Last week on Fox Toledo we discussed the potential impacts of the natural disasters in Japan on the global economy and financial markets.
At that time much of the damage from the earthquake, along with the ensuing tsunami and after-shocks, was still being assessed. Based on what we were seeing from early reports we explained that the economic impact felt here in the United States should actually be relatively muted; that the greatest impact would be felt by those holding investments in companies that have been directly affected.
Obviously this does not include the myriad of Japanese who have, sadly, lost their homes, their businesses, or even their lives.
We started off by explaining that events like those in Japan "don't shape markets, they shock markets." However, we also realized that the situation in Japan was and is still very fluid, and that consequences could be very different if problems like those we are seeing with the Fukushima reactors continue.
For the most part, what we said then still holds true: we still expect the impact of these events on the global economy and the world's financial markets to be fairly low. Outside of Japan, we expect that those who will be hurt the most by these events will be those with investments in Japanese companies.
All-in-all, we believe that the vast majority of the decline in the worlds' capital markets has been due to fear, not economics. As we said on Fox Toledo, these events have caused many investors to re-assess some of the risks in their portfolios. Unfortunately, the fear resulting from the events of last week have caused the US stock markets to give back almost all of their gains for 2011.
As reports continue to come out of the region, it becomes increasingly clear that Japan's domestic economy has suffered tremendous blows as a result of the natural disasters there. These problems will only get worse if the reactor problems continue to worsen, as the time required to rebuild would only be extended.
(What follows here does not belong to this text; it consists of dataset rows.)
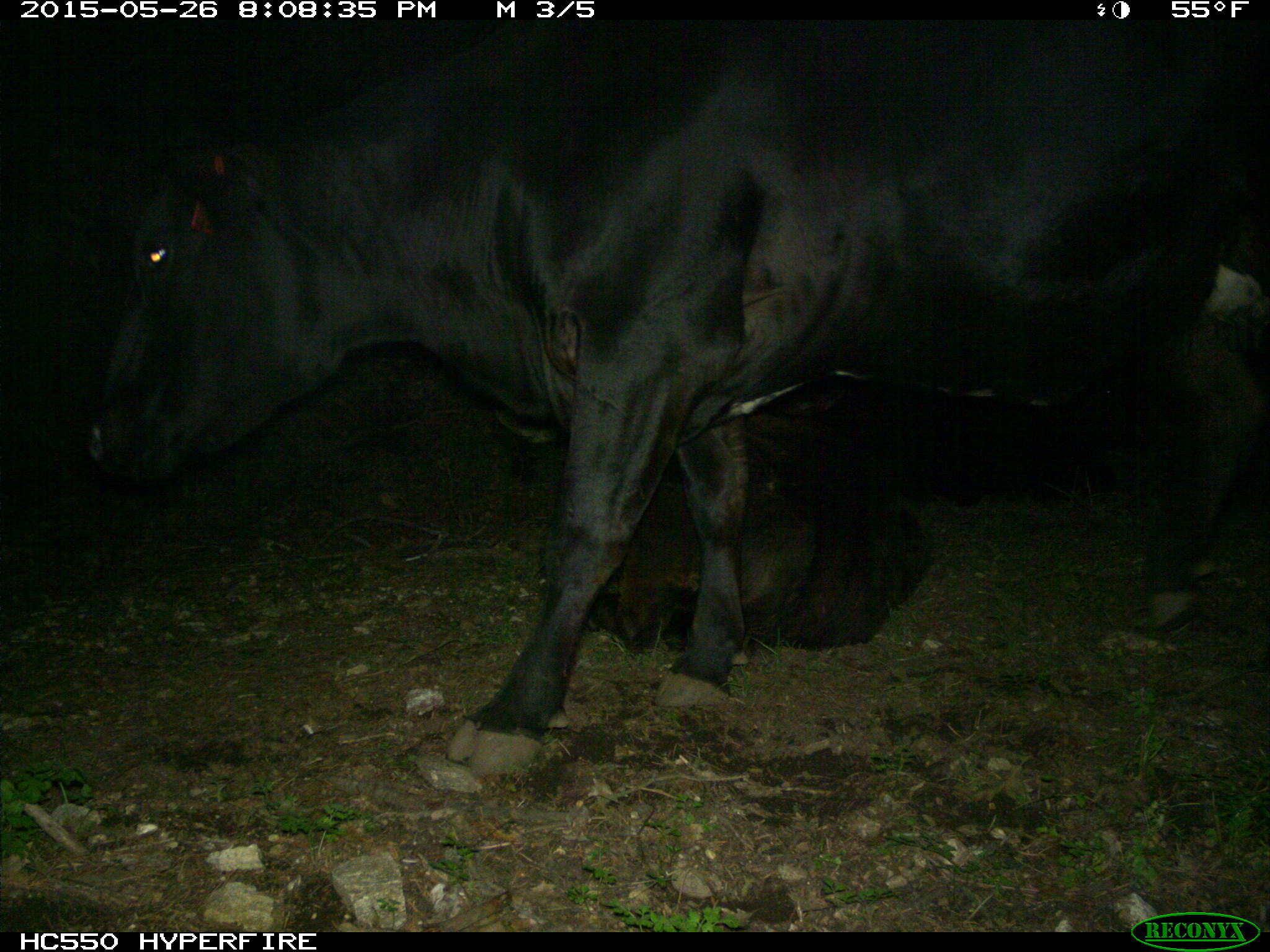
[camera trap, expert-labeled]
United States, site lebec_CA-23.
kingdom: Animalia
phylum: Chordata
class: Mammalia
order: Artiodactyla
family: Bovidae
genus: Bos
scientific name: Bos taurus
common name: domestic cow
However, even if the reactor problems do spread, we still expect the effects on the global economy to remain minimal. The only exception would be if Japan's manufacturing capacity is affected, though it has remained mostly untouched so far.
The little impact that has been seen so far on Japan's manufacturing industry has been due to limited electricity. While the earthquake(s) and tsunami don't appear to have hit Japan's manufacturing center directly, they have damaged both (a) the infrastructure used to get products into and out of the country, and (b) the production of electricity used to manufacture goods.
Though the disasters in Japan didn't strike industrial plants, they did strike in areas that seemed to have high concentrations of electricity-producing facilities. Already we're hearing stories of rationing electricity, as well as goods like food, oil, et cetera. This, in turn, is hurting manufacturing.
There's another aspect to these events that we didn't get the chance to cover last week, and that is how they further support what we've been saying for sometime: Manufacturing will return to America.
In our discussion with the local Fox affiliate, we did point out that events like those in Japan remind the public of the risks involved in investing internationally. Additionally, they also remind businessmen of the dangers of putting down roots in higher-risk areas.
After all, there's a reason that you don't hear about many businesses setting up shop in Colombia, Venezuela, or the Middle East; all areas with significant exposure to political turmoil.
The stories coming out of Japan should also serve to remind business leadership to consider geographic risks, not only as they relate to shipping costs but also the potential for natural disasters. Apart from the potential damage caused by disasters themselves, we are also being reminded of the threat of commercial downtime caused by any ensuing fallout, plus the time required for clean-up before business can return to normal.
It goes without saying that our thoughts and prayers go out to those in Japan who have been so terribly impacted by the events of last week. We can only hope that the problems there do not continue to compound, and that people around the world can learn valuable lessons from this tragedy.